When numbers are used to represent months, a significant amount of confusion can arise from the ambiguity of a date order; especially when the numbers representing the day, month or year are low, it can be impossible to tell which order is being used. This can be clarified by using four digits to represent years, and naming the month; for example, "Feb" instead of "02". The ISO 8601 date order with four-digit years: YYYY-MM-DD (introduced in ISO 2014), is specifically chosen to be unambiguous. The ISO 8601 standard also has the advantage of being language independent and is therefore useful when there may be no language context and a universal application is desired (expiration dating on export products, for example). Many Internet sites use YYYY-MM-DD, and those using other conventions often use -MMM- for the month to further clarify and avoid ambiguity (2001-MAY-09, 9-MAY-2001, MAY 09 2001, etc.).
In addition, the International Organization for Standardization considers its ISO 8601 standard to make sense from a logical perspective. Mixed units, for example feet and inches, or pounds and ounces, are normally written with the largest unit first, in decreasing order. Numbers are also written in that order, so the digits of 2006 indicate, in order, the millennium, the century within the millennium, the decade within the century, and the year within the decade. The only date order that is consistent with these well-established conventions is year-month-day. A plain text list of dates with this format can be easily sorted by file managers, word processors, spreadsheets and other software tools with built-in sorting functions. Some database systems use an eight-digit YYYYMMDD representation to handle date values. Naming folders with YYYY-MM-DD at the beginning allows them to be listed in date order when sorting by name - especially useful for organising document libraries.
An early U.S. Federal Information Processing Standard recommended 2-digit years. This is now widely recognized as a bad idea, because of the year 2000 problem. Some U.S. government agencies now use ISO 8601 with 4-digit years.
When transitioning from one date notation to another, people often write both styles; for example Old Style and New Style dates in the transition from the Julian to the Gregorian calendar.
Advantages for ordering in sequence
One of the advantages of using the ISO 8601 date format is that the lexicographical order (ASCIIbetical) of the representations is equivalent to the chronological order of the dates, assuming that all dates are in the same time zone. Thus dates can be sorted using simple string comparison algorithms, and indeed by any left to right collation. For example:
1998-02-28 (28 February 1998) sorts before 1999-03-01 (1 March 1999) which sorts before 2000-01-30 (30 January 2000)
The YYYY-MM-DD layout is the only common format that can provide this. Sorting other date representations involves some parsing of the date strings. This also works when a time in 24-hour format is included after the date, as long as all times are understood to be in the same time zone.
ISO 8601 is used widely where concise, human readable yet easily computable and unambiguous dates are required, although many applications store dates internally as UNIX time and only convert to ISO 8601 for display. It is worth noting that all modern computer Operating Systems retain date information of files outside of their titles, allowing the user to choose which format they prefer and have them sorted thus, irrespective of the files' names.

▸ **Data items**

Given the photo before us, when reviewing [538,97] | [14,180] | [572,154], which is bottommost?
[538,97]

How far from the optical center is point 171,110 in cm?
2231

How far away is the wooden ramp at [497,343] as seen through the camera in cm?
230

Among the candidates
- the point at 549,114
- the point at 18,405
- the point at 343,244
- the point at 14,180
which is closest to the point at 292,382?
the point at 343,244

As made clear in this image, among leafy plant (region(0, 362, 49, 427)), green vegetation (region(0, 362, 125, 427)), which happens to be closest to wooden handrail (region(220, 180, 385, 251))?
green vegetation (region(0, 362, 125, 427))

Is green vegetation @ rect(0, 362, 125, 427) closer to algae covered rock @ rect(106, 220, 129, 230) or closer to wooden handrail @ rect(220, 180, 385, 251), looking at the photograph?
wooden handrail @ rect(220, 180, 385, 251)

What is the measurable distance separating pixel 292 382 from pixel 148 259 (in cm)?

==

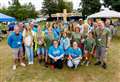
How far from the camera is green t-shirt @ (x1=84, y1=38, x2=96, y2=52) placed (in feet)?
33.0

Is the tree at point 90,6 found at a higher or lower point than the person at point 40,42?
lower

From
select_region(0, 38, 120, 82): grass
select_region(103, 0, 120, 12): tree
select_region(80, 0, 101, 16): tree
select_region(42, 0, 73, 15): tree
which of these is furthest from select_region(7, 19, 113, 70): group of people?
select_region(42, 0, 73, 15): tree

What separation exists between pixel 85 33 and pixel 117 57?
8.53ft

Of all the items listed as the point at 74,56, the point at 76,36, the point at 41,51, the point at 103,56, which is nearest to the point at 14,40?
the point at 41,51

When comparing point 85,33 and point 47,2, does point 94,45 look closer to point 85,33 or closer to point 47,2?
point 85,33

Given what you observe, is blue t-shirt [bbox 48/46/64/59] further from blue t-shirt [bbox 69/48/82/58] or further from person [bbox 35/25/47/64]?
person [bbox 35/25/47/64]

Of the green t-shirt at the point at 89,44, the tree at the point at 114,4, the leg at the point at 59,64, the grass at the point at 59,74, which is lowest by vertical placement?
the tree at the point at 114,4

▸ **Problems and tasks**
1 > Using the text on date formats, decide whether each statement agrees with it. Mark each yes or no and quote the deciding words. (a) An early U.S. Federal Information Processing Standard recommended 4-digit years. (b) Some database systems store date values as an eight-digit YYYYMMDD figure. (c) Mixed units are normally written with the smallest unit first.
2 > Find every line in the records that contains the word "pixel", and copy each one.

▸ **Answers for this exercise**
1 >
(a) No: "An early U.S. Federal Information Processing Standard recommended 2-digit years."
(b) Yes: "Some database systems use an eight-digit YYYYMMDD representation to handle date values."
(c) No: "are normally written with the largest unit first, in decreasing order."

2 >
What is the measurable distance separating pixel 292 382 from pixel 148 259 (in cm)?
What separation exists between pixel 85 33 and pixel 117 57?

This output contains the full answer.